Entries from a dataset
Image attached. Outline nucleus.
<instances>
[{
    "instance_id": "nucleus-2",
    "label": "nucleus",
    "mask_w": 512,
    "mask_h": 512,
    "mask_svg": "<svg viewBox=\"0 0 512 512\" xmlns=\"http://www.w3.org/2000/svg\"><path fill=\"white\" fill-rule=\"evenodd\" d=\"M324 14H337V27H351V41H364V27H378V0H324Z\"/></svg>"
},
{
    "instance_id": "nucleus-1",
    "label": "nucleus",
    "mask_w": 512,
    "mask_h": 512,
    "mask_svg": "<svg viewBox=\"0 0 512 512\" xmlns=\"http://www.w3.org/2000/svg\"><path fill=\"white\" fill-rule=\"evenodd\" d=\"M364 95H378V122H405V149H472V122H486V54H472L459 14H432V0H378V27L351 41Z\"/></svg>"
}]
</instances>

==

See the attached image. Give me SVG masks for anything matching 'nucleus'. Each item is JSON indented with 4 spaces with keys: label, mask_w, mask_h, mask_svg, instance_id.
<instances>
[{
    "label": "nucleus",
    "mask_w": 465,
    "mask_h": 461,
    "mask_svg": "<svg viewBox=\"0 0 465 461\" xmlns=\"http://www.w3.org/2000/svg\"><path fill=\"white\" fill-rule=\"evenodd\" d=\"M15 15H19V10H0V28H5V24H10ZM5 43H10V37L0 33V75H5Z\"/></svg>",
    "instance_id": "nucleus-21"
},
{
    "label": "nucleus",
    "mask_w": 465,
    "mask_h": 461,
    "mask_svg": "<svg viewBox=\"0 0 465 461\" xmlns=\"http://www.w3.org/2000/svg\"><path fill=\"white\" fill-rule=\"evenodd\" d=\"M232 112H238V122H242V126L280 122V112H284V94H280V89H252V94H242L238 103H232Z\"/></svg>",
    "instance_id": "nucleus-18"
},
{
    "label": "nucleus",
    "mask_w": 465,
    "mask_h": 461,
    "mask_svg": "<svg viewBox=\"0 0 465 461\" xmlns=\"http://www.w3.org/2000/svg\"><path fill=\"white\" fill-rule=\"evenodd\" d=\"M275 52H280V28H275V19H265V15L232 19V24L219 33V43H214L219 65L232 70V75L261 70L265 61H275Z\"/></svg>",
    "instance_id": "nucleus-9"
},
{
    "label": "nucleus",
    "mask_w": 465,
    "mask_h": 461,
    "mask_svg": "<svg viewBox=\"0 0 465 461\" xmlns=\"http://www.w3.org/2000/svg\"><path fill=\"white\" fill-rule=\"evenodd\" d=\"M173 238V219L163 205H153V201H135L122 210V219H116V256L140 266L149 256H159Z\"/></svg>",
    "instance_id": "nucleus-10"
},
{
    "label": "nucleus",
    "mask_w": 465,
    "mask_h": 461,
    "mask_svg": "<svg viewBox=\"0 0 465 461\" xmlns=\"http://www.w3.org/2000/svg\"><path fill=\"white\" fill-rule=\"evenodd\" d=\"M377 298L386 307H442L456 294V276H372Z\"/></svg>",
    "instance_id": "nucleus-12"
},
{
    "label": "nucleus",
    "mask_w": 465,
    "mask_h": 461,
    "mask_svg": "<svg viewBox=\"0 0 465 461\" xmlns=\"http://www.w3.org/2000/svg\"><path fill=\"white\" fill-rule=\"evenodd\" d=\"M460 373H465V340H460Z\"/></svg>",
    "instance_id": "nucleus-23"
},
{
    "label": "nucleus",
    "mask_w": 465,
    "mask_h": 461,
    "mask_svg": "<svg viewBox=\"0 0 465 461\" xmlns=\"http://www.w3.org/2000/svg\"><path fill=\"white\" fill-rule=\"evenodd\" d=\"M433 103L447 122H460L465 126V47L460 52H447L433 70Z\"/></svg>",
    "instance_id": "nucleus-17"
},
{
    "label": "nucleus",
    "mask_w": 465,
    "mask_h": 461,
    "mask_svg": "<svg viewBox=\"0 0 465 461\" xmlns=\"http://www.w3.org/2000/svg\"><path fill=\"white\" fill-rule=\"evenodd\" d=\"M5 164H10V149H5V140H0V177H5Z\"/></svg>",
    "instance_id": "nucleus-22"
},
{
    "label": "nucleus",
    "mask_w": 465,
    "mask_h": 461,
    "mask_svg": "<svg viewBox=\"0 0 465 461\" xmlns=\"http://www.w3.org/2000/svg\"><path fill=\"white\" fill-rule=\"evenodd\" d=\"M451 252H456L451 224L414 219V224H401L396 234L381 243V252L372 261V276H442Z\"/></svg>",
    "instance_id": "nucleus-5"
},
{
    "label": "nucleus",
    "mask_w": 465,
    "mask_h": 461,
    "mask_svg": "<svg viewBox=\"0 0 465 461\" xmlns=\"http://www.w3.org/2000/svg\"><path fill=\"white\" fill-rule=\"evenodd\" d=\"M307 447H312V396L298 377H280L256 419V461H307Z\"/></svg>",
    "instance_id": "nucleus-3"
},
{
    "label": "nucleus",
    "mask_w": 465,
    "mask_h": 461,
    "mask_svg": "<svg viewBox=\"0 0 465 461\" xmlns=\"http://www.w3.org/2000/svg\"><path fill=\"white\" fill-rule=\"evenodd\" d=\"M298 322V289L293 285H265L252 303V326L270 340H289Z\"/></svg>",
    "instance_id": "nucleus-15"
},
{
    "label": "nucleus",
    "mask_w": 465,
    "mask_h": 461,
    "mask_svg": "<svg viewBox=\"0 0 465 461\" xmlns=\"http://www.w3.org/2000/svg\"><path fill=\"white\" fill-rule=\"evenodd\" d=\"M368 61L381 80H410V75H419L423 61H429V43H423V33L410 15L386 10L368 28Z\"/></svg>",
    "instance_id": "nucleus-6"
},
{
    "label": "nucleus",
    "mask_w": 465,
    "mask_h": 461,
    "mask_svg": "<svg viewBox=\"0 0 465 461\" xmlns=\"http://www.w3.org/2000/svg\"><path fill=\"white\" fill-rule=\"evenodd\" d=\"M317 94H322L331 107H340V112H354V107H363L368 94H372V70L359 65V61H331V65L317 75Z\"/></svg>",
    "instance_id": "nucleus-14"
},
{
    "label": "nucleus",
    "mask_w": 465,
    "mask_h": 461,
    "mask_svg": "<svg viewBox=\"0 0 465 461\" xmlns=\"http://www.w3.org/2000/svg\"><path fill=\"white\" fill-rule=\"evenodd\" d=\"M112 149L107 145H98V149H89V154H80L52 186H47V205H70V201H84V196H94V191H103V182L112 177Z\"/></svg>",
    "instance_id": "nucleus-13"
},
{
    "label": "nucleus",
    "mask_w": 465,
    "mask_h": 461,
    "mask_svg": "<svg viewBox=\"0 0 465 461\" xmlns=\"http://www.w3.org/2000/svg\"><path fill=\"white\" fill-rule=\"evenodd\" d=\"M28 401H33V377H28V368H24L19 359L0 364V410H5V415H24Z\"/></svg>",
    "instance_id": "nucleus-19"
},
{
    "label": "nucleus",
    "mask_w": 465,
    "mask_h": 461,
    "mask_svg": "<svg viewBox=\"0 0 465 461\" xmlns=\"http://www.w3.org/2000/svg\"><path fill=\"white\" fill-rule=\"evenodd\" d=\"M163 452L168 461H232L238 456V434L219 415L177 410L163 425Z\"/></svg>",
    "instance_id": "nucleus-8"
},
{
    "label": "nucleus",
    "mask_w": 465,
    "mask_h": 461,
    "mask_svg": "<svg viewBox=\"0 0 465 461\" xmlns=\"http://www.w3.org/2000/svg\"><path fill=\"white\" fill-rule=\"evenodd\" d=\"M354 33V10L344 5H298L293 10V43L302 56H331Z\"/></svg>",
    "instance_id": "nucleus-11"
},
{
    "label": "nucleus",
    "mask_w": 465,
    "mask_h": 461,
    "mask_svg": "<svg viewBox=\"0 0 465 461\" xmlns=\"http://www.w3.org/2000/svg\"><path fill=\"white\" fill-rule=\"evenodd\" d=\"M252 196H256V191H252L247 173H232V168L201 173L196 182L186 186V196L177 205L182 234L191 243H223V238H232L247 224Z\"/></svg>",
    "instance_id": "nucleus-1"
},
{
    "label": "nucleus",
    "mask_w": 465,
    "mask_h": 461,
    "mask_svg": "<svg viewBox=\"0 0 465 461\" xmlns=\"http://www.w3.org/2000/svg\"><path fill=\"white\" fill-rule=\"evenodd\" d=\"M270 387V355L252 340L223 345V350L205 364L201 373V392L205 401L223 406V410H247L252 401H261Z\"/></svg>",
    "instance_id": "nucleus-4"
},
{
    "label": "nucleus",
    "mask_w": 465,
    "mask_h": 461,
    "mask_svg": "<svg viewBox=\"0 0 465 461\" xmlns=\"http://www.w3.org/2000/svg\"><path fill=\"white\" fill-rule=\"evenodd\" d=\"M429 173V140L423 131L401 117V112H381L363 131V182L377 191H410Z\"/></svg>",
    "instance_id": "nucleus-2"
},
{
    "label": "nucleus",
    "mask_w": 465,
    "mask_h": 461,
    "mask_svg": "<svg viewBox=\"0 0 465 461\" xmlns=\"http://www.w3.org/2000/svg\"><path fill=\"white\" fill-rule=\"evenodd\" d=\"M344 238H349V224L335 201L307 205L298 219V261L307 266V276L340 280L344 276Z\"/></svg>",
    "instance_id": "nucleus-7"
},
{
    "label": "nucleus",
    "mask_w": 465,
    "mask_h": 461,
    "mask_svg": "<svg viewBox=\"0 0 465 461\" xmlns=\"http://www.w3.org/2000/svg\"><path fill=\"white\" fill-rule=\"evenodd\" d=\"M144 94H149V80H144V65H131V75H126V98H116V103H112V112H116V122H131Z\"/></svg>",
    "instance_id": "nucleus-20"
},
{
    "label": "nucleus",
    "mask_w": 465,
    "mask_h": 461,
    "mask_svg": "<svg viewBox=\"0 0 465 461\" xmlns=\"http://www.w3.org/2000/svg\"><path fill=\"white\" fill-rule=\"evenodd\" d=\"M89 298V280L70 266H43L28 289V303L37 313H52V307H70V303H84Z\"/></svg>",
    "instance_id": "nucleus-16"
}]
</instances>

==

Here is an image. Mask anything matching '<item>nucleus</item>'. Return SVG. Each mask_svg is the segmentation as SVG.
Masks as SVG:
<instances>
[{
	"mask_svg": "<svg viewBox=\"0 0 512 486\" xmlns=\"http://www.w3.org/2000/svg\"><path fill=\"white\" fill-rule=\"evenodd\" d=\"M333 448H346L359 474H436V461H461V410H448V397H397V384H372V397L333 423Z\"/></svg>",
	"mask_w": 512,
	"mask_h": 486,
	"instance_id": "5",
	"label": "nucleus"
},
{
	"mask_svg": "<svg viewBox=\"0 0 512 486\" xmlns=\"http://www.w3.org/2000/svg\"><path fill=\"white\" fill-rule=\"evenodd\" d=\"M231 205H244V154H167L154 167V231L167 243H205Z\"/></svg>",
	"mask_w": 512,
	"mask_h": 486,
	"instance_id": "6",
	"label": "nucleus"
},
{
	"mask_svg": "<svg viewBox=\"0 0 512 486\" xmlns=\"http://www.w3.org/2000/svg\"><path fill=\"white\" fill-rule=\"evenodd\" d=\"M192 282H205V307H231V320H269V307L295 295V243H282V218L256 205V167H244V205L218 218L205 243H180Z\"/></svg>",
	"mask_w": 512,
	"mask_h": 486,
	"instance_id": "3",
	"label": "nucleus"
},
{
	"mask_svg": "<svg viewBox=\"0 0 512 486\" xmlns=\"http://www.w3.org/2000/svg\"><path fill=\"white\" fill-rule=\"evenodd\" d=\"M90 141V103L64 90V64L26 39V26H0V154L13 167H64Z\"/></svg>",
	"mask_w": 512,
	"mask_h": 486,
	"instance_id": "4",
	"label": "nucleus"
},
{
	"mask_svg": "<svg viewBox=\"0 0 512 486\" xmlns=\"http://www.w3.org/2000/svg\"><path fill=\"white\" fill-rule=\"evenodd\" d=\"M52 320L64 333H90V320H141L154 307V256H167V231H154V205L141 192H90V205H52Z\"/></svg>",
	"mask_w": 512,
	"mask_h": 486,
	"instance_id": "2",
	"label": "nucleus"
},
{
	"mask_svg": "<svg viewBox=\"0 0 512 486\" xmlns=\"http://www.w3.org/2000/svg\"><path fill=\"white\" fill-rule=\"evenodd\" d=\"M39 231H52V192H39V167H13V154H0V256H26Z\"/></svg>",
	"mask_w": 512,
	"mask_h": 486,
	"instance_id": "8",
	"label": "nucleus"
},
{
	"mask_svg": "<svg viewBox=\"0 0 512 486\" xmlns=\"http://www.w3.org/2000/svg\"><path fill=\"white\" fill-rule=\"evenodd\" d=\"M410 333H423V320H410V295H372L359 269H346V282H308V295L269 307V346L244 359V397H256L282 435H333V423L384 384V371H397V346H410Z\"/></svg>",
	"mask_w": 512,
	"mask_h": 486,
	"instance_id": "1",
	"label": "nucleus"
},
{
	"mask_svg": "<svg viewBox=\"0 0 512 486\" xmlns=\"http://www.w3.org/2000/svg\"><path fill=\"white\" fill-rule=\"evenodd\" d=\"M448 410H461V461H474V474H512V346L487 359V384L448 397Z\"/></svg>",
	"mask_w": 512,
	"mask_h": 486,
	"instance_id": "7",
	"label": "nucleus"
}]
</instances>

> **WHAT IS EXPECTED**: Locate each line in the entries above that contains the string "anything", and copy those lines.

> **WRITTEN RESPONSE**:
See the attached image. Give me SVG masks for anything matching 'nucleus'. Each item is JSON indented with 4 spaces with keys: label, mask_w, mask_h, mask_svg, instance_id.
Here is an image. Mask anything matching '<item>nucleus</item>'. Return SVG. Each mask_svg is the segmentation as SVG.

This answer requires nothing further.